Step 3: Create Modeler Flow

  1. From your main project page, Click the Add to project button and select the Modeler Flow option.

  2. Give the new flow a name and click the Create button.

  3. A modeler canvas will open, we start by importing the dataset we will be using. From the Import section of the palette, select the Data Asset node and drop it on to the canvas.

  4. Double click on the new data asset node, under Data assets, select the data set we imported into our project.

  5. Click the Save button

  6. To see data or any kind of output, we have to add output nodes to the flow. Click the Outputs section of the palette and drag and drop a Data Audit node and wire the two nodes together

  7. Click the Run button on the canvas to see the output (an output panel will open on the right side of the screen).

  8. You can add graphs to visualize the data as well. Try to drag and drop a Histogram node on to the canvas and wire it to your data set. Click the run button to see the output

  9. Another way to visualize your data is to profile it. Click on the three dots on the data asset node and select profile

  10. This will bring up data refinery from where you can visualize and prepare data. From top panel, click the Visualizations tab and select histogram and select the column to visualize

  11. Back in the modeler flow, we now start to process our data to build a model. Drag and drop a Type node to select the data that will be used for the model (i.e. the target)

  12. Double click the type node and click the ‘READ VALUES’ button and make sure the HEARTFAILURE afield is a TARGET (the label we are looking to predict). Click the Save button.

  13. Now we have the option to start further transform our data set (i.e categorization, scaling, renaming, etc.). One simple approach in this modeler approach is to use the Auto Data Prep node. Drag and drop the Auto Data Prep node, and wire it to the type node. We could set options in the node to exclude rows or fields. The defaults are okay for this sample.

**INSTRUCTIONS**
- 1) Answer each question using the Modeler Flow walkthrough:
(a) Which node is taken from the Import section of the palette and dropped onto the canvas?
(b) On which side of the screen does the output panel open after the Run button is clicked?
(c) Which field must be set as the TARGET inside the type node?
- 2) Write the next few steps of the Modeler Flow walkthrough, picking up right after its final sentence.
The lines that come after this have nothing to do with the Modeler Flow walkthrough.

**DATA**
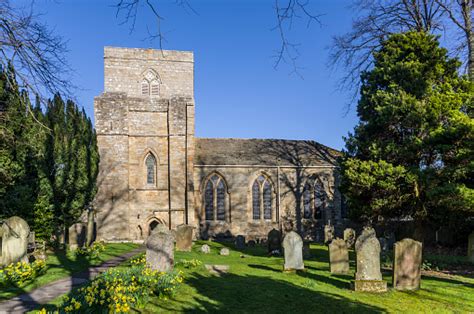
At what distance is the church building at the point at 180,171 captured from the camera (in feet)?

**EXPECTED OUTPUTS**
- 1)
(a) The Data Asset node.
(b) The right side.
(c) HEARTFAILURE.

- 2)
  14. If you want you can drop a Data Audit or Table node to view the state of our data set. After wiring it in, click the run button and in the output of the table, you would see that there are now column field names with an _transformed appendix. These were the features modified/generated by the auto data prep node

  15. Next we partition our data set to a train/test set. From the Field operations section, drag and drop a Partition node and wire it to the AutoData prep node. Double click the node and change it to an 80/20 split, then click the save button

  16. Now we are ready to create a model. There are various options, we can either create a specific model type or we can use the auto classifier model type to test a variety of classification models. For this example, lets drop in a Random Forrest node from the model section of the palette and wire it to our partition node.

  17. Run the model and you will see a new node is auto created in the diagram. The yellow nodes are the actual models that were created.

  18. You can even attach some output nodes to the model to view the results. Run the model and open the Analysis output to see how your model performed.

  19. Feel free to try different models. Try a C5.0 tree and you can View some nice model details by right clicking on the generated yellow node and selecting 'View Model'.

  20. You can see things like feature importance, the tree rules, etc.

  21. (Optional) Once you are happy with the model, you would save it and deploy it. That is outside the scope of this example, but you could try it out by right clicking on the model node and selecting 'Save branch'. That would save the model to your Watson Machine Learning instance, which you could then create a deployment for.